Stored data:
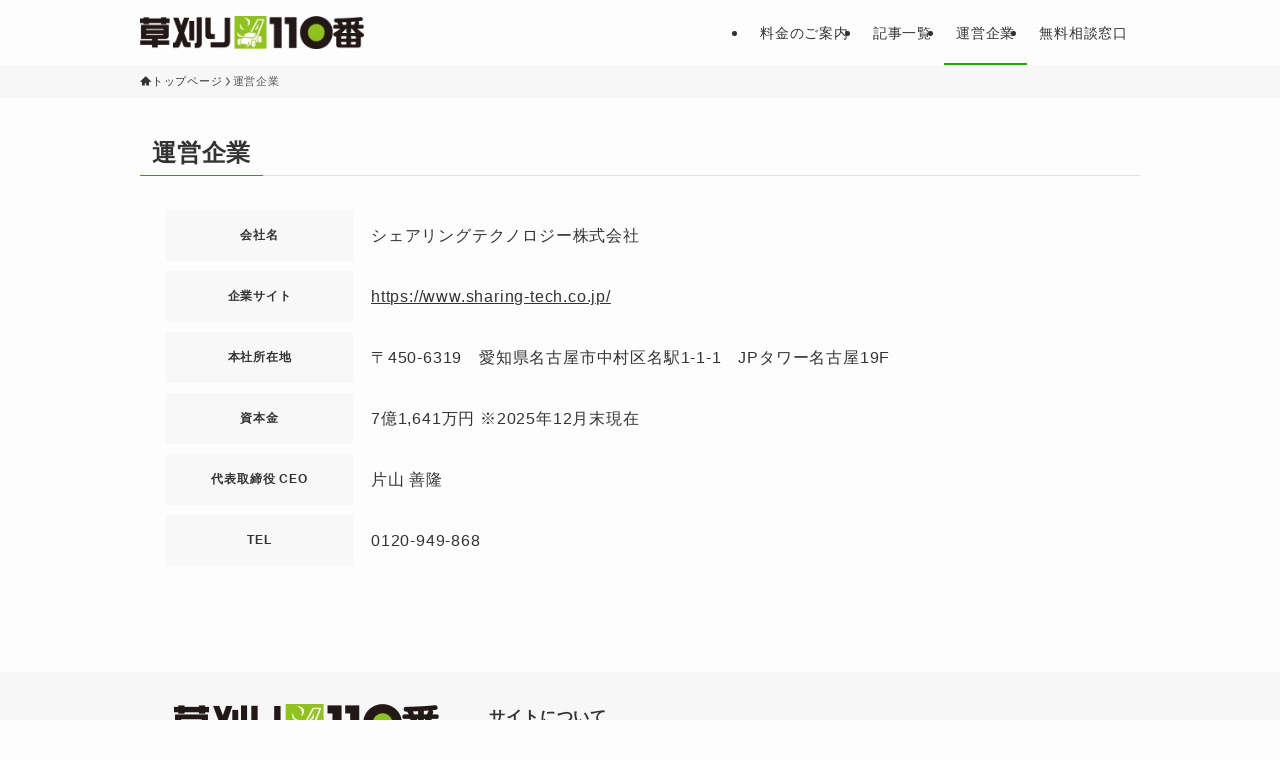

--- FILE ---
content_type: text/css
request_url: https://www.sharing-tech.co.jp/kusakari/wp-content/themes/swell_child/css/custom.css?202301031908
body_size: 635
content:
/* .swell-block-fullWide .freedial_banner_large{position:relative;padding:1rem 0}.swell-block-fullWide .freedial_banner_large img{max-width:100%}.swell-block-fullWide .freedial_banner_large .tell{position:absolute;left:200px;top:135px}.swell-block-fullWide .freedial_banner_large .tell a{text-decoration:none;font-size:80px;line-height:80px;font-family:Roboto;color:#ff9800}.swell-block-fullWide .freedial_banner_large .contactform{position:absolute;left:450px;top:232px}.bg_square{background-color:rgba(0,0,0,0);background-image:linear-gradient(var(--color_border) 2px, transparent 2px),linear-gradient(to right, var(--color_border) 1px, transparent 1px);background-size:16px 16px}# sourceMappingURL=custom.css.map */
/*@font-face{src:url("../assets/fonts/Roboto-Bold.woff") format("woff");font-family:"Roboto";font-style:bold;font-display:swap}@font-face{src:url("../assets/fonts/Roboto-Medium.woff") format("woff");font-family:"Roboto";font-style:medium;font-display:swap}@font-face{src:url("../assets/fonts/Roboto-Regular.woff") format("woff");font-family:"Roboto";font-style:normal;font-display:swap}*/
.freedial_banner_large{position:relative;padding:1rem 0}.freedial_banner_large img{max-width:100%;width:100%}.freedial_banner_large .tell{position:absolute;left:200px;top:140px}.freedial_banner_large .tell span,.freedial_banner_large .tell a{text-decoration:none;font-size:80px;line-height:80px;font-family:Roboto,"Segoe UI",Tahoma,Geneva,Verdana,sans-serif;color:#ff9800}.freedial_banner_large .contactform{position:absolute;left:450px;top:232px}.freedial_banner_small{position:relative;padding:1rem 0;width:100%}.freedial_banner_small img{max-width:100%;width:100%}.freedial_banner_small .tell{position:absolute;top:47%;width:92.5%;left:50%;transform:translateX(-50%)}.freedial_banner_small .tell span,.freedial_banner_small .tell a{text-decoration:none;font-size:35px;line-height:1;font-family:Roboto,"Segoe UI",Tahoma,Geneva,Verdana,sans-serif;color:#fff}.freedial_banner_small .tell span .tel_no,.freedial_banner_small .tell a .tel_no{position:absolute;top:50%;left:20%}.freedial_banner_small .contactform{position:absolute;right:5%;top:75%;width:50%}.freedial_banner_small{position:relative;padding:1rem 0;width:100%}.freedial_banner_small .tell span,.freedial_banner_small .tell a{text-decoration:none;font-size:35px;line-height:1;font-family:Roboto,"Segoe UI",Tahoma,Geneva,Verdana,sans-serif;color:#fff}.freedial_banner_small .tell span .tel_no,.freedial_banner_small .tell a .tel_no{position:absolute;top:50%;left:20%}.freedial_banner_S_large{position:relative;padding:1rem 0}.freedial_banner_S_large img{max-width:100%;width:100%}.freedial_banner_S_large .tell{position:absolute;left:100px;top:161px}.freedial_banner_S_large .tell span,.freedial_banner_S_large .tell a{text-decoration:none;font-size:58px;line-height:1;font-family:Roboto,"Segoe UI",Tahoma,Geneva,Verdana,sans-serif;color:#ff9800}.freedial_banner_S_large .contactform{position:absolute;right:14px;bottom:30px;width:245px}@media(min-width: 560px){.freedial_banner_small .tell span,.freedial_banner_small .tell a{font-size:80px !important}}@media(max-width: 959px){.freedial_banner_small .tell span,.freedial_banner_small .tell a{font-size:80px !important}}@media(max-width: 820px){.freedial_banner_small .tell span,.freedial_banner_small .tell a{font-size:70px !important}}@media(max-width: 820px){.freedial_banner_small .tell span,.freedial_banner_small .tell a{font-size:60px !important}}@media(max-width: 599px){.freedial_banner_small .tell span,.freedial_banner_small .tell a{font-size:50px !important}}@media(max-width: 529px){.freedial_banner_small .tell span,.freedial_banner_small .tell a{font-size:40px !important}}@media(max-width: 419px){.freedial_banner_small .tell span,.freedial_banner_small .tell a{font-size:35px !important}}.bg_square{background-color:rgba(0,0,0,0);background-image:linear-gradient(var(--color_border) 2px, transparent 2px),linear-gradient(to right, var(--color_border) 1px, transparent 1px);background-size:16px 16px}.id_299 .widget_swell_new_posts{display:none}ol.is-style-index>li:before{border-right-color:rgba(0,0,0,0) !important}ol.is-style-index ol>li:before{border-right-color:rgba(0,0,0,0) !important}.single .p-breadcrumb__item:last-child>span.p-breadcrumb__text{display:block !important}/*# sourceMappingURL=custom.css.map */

---

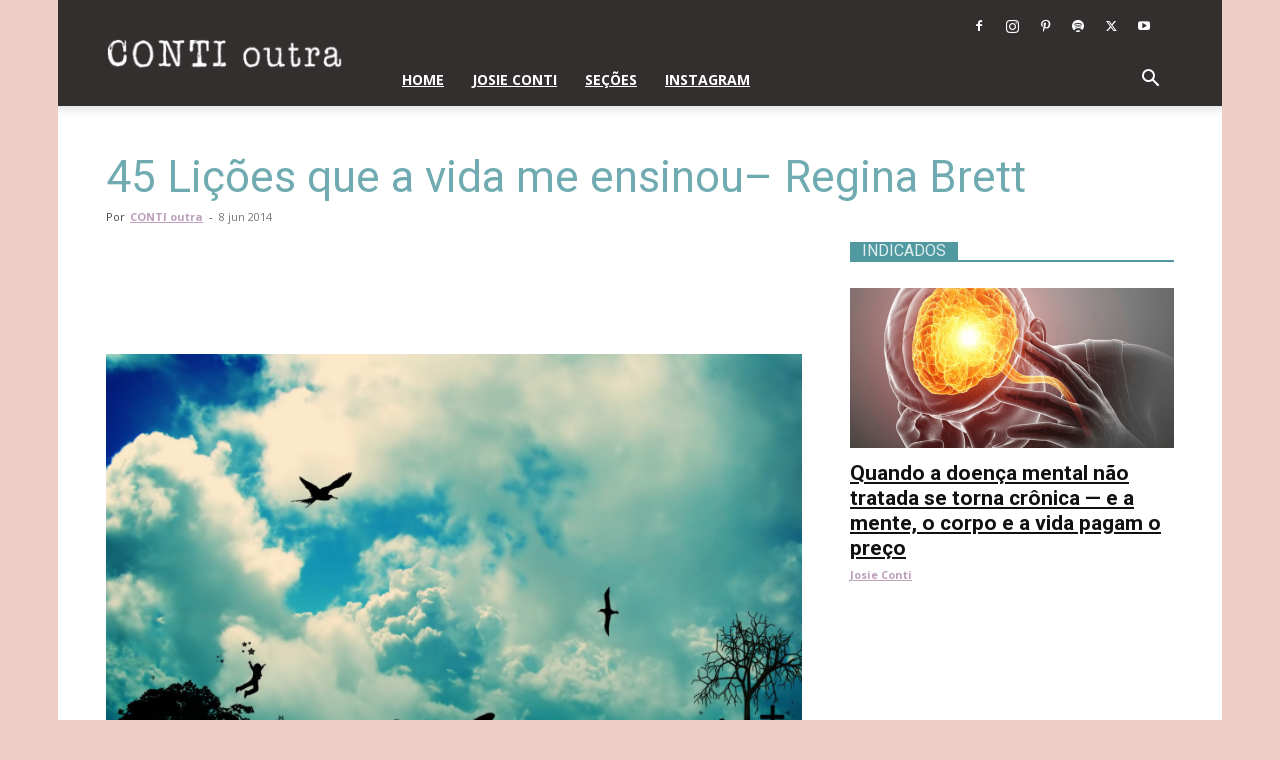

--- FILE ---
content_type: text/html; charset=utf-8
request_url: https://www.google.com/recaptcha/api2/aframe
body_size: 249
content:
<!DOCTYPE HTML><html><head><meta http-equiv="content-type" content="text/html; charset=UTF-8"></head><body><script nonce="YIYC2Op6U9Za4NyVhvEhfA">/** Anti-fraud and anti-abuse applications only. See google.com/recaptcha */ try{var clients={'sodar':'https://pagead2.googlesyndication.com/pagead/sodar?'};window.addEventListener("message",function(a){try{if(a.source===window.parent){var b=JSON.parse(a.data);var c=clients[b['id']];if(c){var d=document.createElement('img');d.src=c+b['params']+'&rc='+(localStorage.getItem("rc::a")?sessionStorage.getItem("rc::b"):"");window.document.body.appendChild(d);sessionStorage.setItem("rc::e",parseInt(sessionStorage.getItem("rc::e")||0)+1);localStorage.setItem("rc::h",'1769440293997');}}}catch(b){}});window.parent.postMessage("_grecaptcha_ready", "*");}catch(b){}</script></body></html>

--

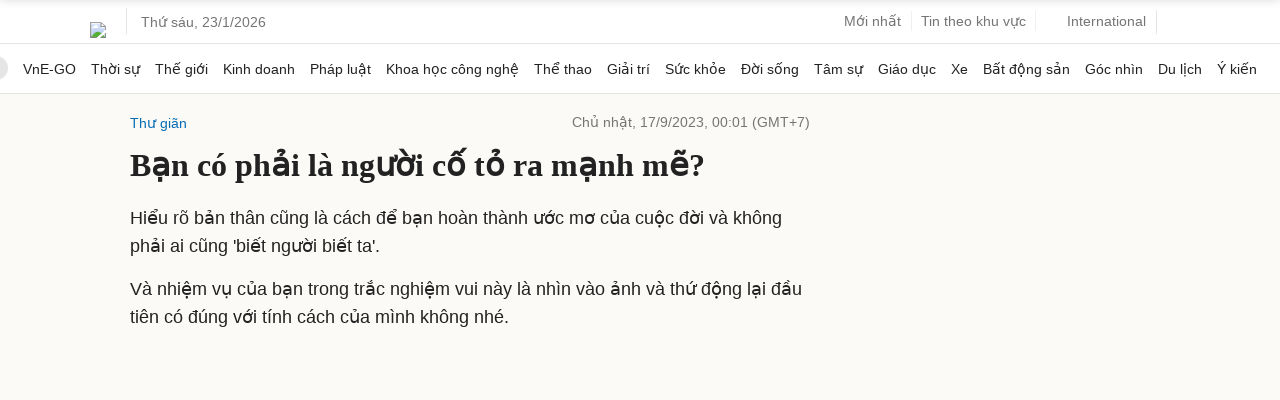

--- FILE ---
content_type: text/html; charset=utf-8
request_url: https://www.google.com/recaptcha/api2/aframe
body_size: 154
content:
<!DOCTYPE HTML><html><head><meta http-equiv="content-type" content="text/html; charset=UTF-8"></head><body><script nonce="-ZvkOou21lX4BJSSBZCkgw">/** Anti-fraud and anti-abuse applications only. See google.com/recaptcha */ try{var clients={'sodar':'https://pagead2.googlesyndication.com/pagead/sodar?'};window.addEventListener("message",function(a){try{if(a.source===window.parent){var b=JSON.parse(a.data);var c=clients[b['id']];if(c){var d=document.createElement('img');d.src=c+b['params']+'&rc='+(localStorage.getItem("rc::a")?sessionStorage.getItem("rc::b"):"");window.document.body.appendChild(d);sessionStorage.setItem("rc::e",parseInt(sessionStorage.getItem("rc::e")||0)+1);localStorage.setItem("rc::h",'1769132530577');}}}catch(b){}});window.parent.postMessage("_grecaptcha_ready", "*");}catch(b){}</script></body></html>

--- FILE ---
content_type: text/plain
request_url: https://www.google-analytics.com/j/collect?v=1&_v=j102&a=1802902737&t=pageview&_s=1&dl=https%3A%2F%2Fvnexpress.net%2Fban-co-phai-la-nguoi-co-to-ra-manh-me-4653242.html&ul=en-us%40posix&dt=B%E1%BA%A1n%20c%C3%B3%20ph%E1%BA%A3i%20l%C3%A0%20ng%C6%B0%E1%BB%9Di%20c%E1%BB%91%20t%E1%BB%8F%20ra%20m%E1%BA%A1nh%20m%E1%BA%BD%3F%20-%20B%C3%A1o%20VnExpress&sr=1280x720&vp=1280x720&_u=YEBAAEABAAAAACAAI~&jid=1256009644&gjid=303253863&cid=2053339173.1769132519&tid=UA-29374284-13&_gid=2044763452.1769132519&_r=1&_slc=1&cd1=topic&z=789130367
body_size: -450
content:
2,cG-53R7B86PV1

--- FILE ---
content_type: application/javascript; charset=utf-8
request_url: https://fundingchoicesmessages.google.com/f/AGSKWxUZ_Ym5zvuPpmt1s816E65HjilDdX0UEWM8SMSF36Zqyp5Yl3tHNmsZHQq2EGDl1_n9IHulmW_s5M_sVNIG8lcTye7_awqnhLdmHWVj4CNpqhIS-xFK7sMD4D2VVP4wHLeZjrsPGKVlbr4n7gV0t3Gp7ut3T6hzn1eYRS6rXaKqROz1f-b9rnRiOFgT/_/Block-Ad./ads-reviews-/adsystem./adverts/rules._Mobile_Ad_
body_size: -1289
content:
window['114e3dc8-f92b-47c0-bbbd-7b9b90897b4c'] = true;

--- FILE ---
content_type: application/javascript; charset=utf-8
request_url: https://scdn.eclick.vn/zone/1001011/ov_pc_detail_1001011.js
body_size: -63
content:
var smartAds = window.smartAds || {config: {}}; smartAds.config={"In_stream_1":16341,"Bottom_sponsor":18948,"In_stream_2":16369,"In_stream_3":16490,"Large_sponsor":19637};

### YOUR ASSIGNMENT
Copy out only the lines of the records above from the one with "body_size: -1289" through the one with "var smartAds = window.smartAds", exactly as they stand, both included.

### RESULT
body_size: -1289
content:
window['114e3dc8-f92b-47c0-bbbd-7b9b90897b4c'] = true;

--- FILE ---
content_type: application/javascript; charset=utf-8
request_url: https://scdn.eclick.vn/zone/1001011/ov_pc_detail_1001011.js
body_size: -63
content:
var smartAds = window.smartAds || {config: {}}; smartAds.config={"In_stream_1":16341,"Bottom_sponsor":18948,"In_stream_2":16369,"In_stream_3":16490,"Large_sponsor":19637};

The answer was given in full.